Consigne 1:
Réponds à ces questions sur le texte consacré à la proportionnelle :
(a) De quelle formation le PQ pourrait-il s'assurer le soutien à l'Assemblée nationale ?
(b) Quel nom est associé à l'Action démocratique ?
(c) Autour de quoi se ferait l'unité de « tout ce beau monde » ?
Consigne 2:
Recopie mot pour mot le passage du texte sur la proportionnelle qui commence à « La proportionnelle pourrait » et se termine à « mode de scrutin. ».

Texte source:
--- --- ---
La proportionnelle pourrait donc profiter aux deux formations. Le PQ, en tant que pôle dirigeant, pourrait s’assurer le soutien de l’Union des forces progressistes à l’Assemblée nationale. En effet, le refus de cette formation de remettre en question la souveraineté du Québec comme objectif principal en fait un groupe politique étroitement lié au PQ, bien que dissident sur certaines questions. L’UFP pourrait alors se présenter comme une formule viable pour les souverainistes déçus du PQ et assurer sa survie. Le PQ s’assurerait ainsi que le vote souverainiste ne soit pas «perdu». Même phénomène possible en ce qui concerne le Parti libéral et l’Action démocratique de Mario Dumont. Il n’est donc pas surprenant que l’ensemble de ces formations réclament chacune le changement du mode de scrutin.
Résultat net de l’opération: l’unité, autour du PQ, de la gauche nationaliste, l’unité de tout ce beau monde autour de la bourgeoisie et du capitalisme, et une bonne dose d’illusions pour le bon peuple et les militants et militantes honnêtes!
--- --- ---
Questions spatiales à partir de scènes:
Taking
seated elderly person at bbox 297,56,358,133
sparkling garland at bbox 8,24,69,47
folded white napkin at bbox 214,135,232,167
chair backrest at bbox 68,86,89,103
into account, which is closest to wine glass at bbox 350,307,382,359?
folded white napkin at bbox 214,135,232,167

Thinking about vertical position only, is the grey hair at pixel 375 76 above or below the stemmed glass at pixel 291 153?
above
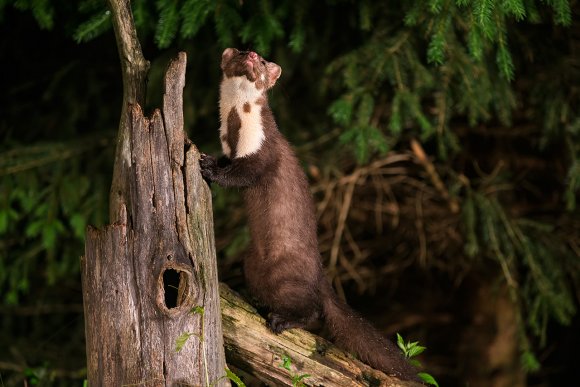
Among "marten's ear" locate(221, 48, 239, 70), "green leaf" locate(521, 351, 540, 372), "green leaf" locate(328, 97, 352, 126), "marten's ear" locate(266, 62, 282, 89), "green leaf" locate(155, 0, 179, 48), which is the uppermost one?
"green leaf" locate(155, 0, 179, 48)

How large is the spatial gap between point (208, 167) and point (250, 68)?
874 mm

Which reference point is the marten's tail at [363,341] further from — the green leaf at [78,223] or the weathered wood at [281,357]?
the green leaf at [78,223]

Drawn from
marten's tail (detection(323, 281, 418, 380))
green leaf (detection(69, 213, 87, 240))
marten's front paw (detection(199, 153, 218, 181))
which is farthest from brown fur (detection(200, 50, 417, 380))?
green leaf (detection(69, 213, 87, 240))

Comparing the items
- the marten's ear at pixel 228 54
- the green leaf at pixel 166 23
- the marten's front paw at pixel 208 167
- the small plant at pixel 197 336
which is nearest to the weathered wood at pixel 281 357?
the small plant at pixel 197 336

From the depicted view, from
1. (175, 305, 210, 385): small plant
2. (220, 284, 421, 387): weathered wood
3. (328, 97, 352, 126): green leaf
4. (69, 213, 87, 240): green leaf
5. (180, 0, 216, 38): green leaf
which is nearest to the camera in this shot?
(175, 305, 210, 385): small plant

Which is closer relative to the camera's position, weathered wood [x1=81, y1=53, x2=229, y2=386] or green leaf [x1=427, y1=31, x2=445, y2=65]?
weathered wood [x1=81, y1=53, x2=229, y2=386]

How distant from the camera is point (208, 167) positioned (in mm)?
4020

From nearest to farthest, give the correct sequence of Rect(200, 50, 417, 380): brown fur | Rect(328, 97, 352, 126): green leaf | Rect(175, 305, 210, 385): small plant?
Rect(175, 305, 210, 385): small plant
Rect(200, 50, 417, 380): brown fur
Rect(328, 97, 352, 126): green leaf

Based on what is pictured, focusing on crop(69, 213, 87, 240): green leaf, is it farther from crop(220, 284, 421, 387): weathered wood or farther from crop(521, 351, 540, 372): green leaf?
crop(521, 351, 540, 372): green leaf

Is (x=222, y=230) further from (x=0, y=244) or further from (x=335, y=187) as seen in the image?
(x=0, y=244)

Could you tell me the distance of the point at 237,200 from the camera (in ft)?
22.5

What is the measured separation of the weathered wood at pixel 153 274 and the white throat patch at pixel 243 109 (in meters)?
0.76

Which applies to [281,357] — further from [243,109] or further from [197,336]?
[243,109]

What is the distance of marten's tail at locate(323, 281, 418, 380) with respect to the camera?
430cm
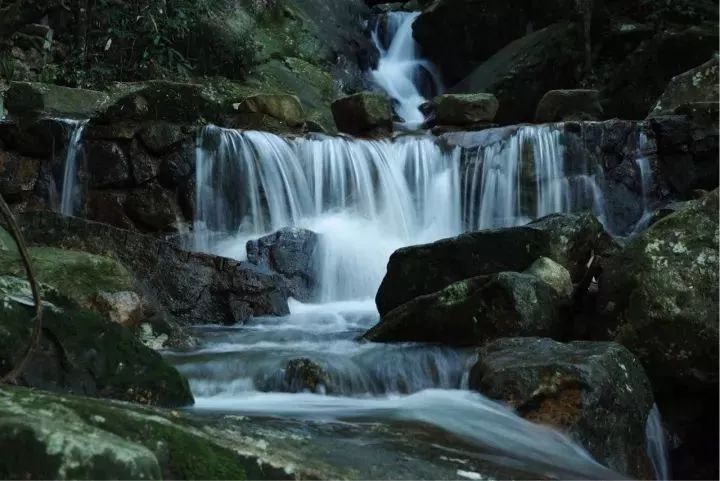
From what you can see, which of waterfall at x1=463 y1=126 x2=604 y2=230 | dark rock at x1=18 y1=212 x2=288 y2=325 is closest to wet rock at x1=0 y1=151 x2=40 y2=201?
dark rock at x1=18 y1=212 x2=288 y2=325

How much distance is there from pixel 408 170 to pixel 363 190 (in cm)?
89

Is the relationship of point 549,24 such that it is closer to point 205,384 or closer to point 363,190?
point 363,190

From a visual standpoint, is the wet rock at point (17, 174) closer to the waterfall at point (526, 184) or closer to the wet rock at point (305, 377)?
the waterfall at point (526, 184)

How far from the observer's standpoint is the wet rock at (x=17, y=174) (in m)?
10.9

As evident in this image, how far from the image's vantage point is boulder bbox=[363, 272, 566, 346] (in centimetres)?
629

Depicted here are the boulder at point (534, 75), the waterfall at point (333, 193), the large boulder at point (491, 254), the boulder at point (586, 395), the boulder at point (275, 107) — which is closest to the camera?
the boulder at point (586, 395)

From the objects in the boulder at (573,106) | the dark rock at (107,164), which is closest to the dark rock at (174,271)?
the dark rock at (107,164)

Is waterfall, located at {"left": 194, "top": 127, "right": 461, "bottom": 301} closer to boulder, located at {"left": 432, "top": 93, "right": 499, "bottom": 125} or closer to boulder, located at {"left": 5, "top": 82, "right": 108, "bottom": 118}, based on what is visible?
boulder, located at {"left": 432, "top": 93, "right": 499, "bottom": 125}

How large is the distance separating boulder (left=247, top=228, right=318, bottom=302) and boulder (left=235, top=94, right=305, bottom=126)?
13.5 ft

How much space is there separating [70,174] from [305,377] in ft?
22.2

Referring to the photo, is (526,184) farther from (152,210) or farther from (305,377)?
(305,377)

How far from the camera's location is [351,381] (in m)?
5.62

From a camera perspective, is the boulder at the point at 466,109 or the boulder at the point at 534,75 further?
the boulder at the point at 534,75

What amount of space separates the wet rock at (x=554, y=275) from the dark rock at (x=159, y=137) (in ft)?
19.2
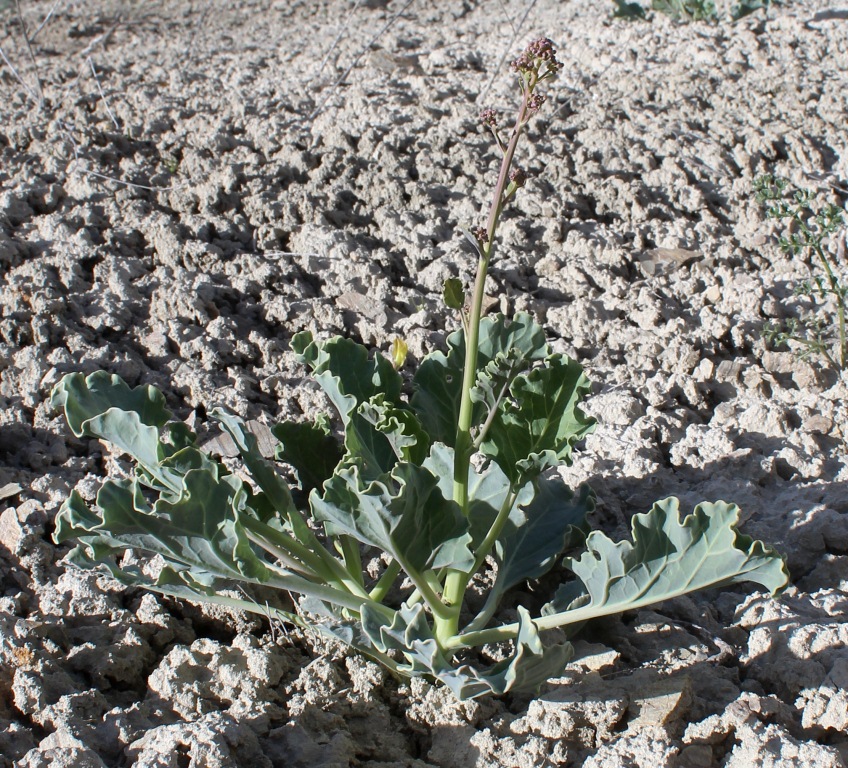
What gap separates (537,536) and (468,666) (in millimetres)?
522

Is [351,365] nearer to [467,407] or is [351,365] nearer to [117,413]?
[467,407]

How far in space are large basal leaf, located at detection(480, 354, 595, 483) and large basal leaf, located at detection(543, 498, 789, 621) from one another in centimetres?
31

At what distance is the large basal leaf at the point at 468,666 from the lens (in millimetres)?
1849

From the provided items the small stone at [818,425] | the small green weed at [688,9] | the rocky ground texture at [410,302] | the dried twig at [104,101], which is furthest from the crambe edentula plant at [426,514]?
the small green weed at [688,9]

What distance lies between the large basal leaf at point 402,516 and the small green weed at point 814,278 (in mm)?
1715

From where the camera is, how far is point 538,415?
2242mm

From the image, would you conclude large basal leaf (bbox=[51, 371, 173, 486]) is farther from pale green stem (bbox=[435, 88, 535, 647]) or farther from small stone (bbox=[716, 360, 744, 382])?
small stone (bbox=[716, 360, 744, 382])

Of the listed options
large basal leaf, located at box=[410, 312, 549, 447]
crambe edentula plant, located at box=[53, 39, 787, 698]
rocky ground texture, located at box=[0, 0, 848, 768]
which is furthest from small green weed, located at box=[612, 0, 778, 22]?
large basal leaf, located at box=[410, 312, 549, 447]

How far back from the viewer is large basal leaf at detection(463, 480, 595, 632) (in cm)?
224

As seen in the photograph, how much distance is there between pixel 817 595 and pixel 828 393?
947mm

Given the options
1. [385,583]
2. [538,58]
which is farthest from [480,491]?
[538,58]

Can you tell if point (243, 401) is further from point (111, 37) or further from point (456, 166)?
point (111, 37)

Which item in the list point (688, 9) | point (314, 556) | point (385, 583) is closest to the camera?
point (314, 556)

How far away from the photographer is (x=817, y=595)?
7.86 ft
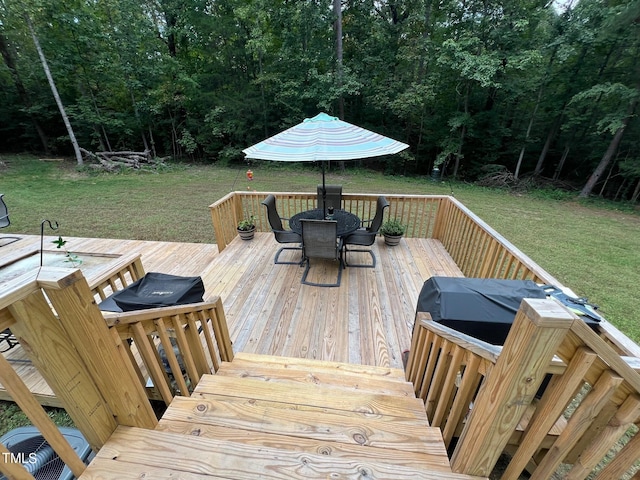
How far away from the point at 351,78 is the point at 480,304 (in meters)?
11.7

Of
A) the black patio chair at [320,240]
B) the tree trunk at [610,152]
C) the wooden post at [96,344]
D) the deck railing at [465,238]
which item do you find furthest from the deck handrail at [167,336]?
the tree trunk at [610,152]

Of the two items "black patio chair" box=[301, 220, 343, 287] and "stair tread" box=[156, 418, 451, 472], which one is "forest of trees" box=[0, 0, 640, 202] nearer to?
"black patio chair" box=[301, 220, 343, 287]

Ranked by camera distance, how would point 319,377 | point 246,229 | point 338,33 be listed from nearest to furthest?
point 319,377
point 246,229
point 338,33

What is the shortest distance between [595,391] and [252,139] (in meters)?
14.7

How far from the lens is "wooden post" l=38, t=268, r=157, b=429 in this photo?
80 cm

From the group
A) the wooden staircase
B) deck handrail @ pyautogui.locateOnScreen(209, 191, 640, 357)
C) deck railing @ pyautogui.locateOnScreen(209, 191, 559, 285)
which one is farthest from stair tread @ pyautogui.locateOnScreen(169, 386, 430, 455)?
deck railing @ pyautogui.locateOnScreen(209, 191, 559, 285)

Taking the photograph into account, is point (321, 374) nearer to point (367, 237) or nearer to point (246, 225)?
point (367, 237)

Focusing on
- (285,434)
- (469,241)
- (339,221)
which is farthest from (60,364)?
(469,241)

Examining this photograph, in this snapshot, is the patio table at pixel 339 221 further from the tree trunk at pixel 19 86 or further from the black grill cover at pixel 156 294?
the tree trunk at pixel 19 86

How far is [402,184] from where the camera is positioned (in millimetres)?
10406

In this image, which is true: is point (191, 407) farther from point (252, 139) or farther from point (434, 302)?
point (252, 139)

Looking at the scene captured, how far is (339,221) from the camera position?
4004mm

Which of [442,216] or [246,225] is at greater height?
[442,216]

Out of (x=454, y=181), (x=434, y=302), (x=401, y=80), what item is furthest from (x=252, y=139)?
--- --- ---
Réponse 1:
(a) L'Union des forces progressistes (UFP).
(b) Mario Dumont.
(c) Autour de la bourgeoisie et du capitalisme.

Réponse 2:
La proportionnelle pourrait donc profiter aux deux formations. Le PQ, en tant que pôle dirigeant, pourrait s’assurer le soutien de l’Union des forces progressistes à l’Assemblée nationale. En effet, le refus de cette formation de remettre en question la souveraineté du Québec comme objectif principal en fait un groupe politique étroitement lié au PQ, bien que dissident sur certaines questions. L’UFP pourrait alors se présenter comme une formule viable pour les souverainistes déçus du PQ et assurer sa survie. Le PQ s’assurerait ainsi que le vote souverainiste ne soit pas «perdu». Même phénomène possible en ce qui concerne le Parti libéral et l’Action démocratique de Mario Dumont. Il n’est donc pas surprenant que l’ensemble de ces formations réclament chacune le changement du mode de scrutin.